Find whether the mean rating of free apps differ from the mean rating of paid apps in Google Play Store. Then, briefly examine the average effect of apps being free on their rating.
googleplaystore <- read_excel("googleplaystore.xlsx",
col_types = c("text", "text", "numeric",
"numeric", "text", "text", "text",
"numeric", "text", "text", "numeric",
"text", "text"), na = "NaN")
paid <- filter(googleplaystore, Type == "Paid") %>%
select(Rating) %>%
na.omit()
free <- filter(googleplaystore, Type == "Free") %>%
select(Rating) %>%
na.omit()
We will compare the required sample size for both data and choose the larger one.
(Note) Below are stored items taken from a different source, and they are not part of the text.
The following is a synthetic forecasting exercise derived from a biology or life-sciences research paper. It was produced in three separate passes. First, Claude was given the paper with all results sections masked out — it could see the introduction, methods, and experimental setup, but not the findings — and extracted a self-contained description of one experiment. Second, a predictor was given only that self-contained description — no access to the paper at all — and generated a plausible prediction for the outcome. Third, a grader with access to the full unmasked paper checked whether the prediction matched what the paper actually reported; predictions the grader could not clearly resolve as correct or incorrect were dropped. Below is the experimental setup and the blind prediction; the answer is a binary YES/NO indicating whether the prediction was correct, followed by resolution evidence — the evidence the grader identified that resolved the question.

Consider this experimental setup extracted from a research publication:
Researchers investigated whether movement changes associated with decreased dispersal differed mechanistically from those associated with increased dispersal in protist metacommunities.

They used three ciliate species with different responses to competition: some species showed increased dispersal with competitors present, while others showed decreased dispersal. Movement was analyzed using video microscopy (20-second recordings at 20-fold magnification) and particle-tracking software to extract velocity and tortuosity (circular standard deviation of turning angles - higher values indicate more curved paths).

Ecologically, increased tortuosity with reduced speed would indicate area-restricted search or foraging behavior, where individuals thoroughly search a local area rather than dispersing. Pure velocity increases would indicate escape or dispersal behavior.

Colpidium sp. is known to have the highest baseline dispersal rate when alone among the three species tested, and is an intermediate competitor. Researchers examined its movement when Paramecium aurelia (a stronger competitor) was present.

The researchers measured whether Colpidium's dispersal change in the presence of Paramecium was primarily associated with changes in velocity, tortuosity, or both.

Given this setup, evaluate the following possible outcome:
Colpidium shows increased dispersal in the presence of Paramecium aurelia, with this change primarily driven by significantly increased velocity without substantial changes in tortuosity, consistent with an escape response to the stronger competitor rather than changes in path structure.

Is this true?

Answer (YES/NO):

For simplicity, we will set the bound of error as 0.2.
nrow(paid)
## [1] 647
summary(paid)
## Rating
## Min. :1.000
## 1st Qu.:4.100
## Median :4.400
## Mean :4.267
## 3rd Qu.:4.600
## Max. :5.000
sd(paid$Rating)
## [1] 0.5475231
nrow(free)
## [1] 8720
summary(free)
## Rating
## Min. :1.000
## 1st Qu.:4.000
## Median :4.300
## Mean :4.186
## 3rd Qu.:4.500
## Max. :5.000
sd(free$Rating)
## [1] 0.5128933
D <- ((0.2)^2 / 4)
N1 <- 647
N2 <- 8720
sd1 <- sd(paid$Rating)
sd2 <- sd(free$Rating)
n1 <- ((N1 * (sd1^2)) / (((N1-1) * D) + (sd1^2)))
n2 <- ((N2 * (sd2^2)) / (((N2-1) * D) + (sd2^2)))
n1
## [1] 28.69304
n2
## [1] 26.22984
Since we already have more than 29 rows in both data, therefore we are certain that our data will give at least 0.2 bound for each sample.
We are trying to do two-sample unpaired t-test, therefore the sample sizes do not have to be equal. However, free sample has 10 times of more sample size than paid sample size. To set those equal, we will randomly choose 500 samples from each data, making it a stratified random sampling.
set.seed(100)
paid1 <- sample(paid$Rating, 500)
free1 <- sample(free$Rating, 500)
var.test(free1, paid1, alternative = "two.sided")
##
## F test to compare two variances
##
## data: free1 and paid1
## F = 0.92223, num df = 499, denom df = 499, p-value = 0.3661
## alternative hypothesis: true ratio of variances is not equal to 1
## 95 percent confidence interval:
## 0.7736429 1.0993472
## sample estimates:
## ratio of variances
## 0.9222267
Since p-value is larger than 0.3, the test fail to reject the null hypothesis. Therefore, we can assume that they have the equal variances.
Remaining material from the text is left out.